DEDE ÖMER RÛŞENÎ
Evliyânın
büyüklerinden ve Osmanlı âlimlerinden. Aydın vilâyetinin Güzelhisar köyünde
doğdu. Doğum târihi bilinmemektedir. Aydınlı olduğu için aydınlık mânâsında
Rûşenî lakabı ile anılmıştır. 1487 (H.892) senesinde Tebriz'de Kur'ân-ı kerîm
okurken vefât etti. Kabri, Tebriz'de kendi adına Selçuk Hâtun tarafından yapılan
dergâhdadır. Tasavvufta Halvetiyye yolundan Rûşeniyye kolunun kurucusudur.
Güzelhisar'da doğup yetişen Ömer Rûşenî, ilim tahsîli için Bursa'ya geldi. Yeşil
Câmi imâretinde bulunan medreseye yerleşti. Orada bir müddet zâhirî ilimleri
tahsîl ettikten sonra, içinde tasavvuf yoluna girme arzusu çoğalıp, Bursa'dan
ayrılarak Karaman beldesine gitti. Seyyid Yahyâ Şirvânî hazretlerinin büyük
kardeşi Alâeddîn Ali Aydınî'nin talebeleri arasına girdi. Daha sonra Şirvan'ın
nâhiyelerinden olan Bakü'ye giderek, Seyyid Yahyâ Şirvânî hazretlerinin sohbet
ve hizmetine girdi. Kısa zamanda yükselerek hocasının önde gelen talebelerinden
ve halîfelerinden oldu.

▸ Yapılacak işler
**A)** Dede Ömer Rûşenî ile ilgili metinde "DEDE ÖMER RÛŞENÎ" sözlerinden "Rûşeniyye kolunun kurucusudur." sözlerine kadar olan kısmı harfi harfine kopyala.
**B)** Dede Ömer Rûşenî ile ilgili metni kaldığı yerden devam ettir.
Kayıtlar, Dede Ömer Rûşenî ile ilgili metinden ayrı bir malzemedir.

(Kaydedilen girdiler)
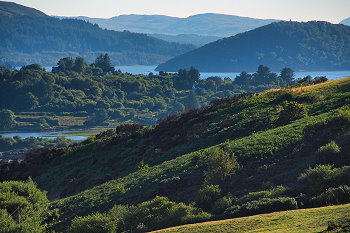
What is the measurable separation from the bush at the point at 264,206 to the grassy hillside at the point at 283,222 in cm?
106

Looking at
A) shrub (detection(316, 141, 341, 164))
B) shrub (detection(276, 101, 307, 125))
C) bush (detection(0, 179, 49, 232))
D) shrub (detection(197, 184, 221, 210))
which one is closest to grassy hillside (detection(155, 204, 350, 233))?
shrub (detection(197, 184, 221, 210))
...
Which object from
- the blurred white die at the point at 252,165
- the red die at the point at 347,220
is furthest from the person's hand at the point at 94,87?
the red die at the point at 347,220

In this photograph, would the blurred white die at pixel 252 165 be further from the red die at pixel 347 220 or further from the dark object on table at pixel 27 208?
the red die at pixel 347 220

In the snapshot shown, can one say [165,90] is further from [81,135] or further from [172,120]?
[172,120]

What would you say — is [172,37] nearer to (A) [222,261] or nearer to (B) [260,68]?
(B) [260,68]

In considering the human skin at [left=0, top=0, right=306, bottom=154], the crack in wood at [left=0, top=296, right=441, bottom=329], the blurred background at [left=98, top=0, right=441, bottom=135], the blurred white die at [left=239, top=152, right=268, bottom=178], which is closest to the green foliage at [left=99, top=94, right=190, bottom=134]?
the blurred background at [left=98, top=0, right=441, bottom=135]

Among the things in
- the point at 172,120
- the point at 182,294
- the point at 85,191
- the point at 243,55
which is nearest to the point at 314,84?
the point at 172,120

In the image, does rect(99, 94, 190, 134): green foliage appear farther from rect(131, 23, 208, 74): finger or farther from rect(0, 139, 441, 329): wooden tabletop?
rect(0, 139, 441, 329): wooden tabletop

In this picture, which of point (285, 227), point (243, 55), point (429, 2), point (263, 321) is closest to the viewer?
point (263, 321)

▸ Alıştırmanın cevapları
**A)**
DEDE ÖMER RÛŞENÎ
Evliyânın
büyüklerinden ve Osmanlı âlimlerinden. Aydın vilâyetinin Güzelhisar köyünde
doğdu. Doğum târihi bilinmemektedir. Aydınlı olduğu için aydınlık mânâsında
Rûşenî lakabı ile anılmıştır. 1487 (H.892) senesinde Tebriz'de Kur'ân-ı kerîm
okurken vefât etti. Kabri, Tebriz'de kendi adına Selçuk Hâtun tarafından yapılan
dergâhdadır. Tasavvufta Halvetiyye yolundan Rûşeniyye kolunun kurucusudur.

**B)**
Seyyid Yahyâ
Şirvânî'nin sohbetlerine kavuştuktan sonra, kendisini ilme daha çok verdi. Sıkı
riyâzetler çekti. Nefsin terbiyesi için çok gayret etti. Bu sebeple nefsin
arzularını hiç yapmaz ve karşı çıkardı. Bu yoldaki gayret ve istidâdının
fazlalığı sebebiyle, kısa zamanda çok yükseldi.
Hocasının
vefâtından sonra onun yerine irşâd, insanlara doğru yolu anlatma vazîfesi yaptı.
İnsanlara Allahü teâlânın râzı olduğu yolu gösterdi. Bir müddet Karabağ, Gence
ve Tebriz civârında insanlara rehberlik yaptı. Akkoyunlu sultanlarının dâveti
üzerine Tebriz'e gitti. Orada kendisi için yaptırılan zâviyeye yerleşti.
Vefâtına kadar orada hizmet etti. Çok talebe yetiştirdi. İlim ve feyz kaynağı
oldu. Talebelerinin en yükseklerinden birisi, Halvetiyye yolunun kollarından
olan "Gülşeniyye" kolunun kurucusu olan ve Gülşenî diye tanınan İbrâhim bin
Muhammed hazretleridir.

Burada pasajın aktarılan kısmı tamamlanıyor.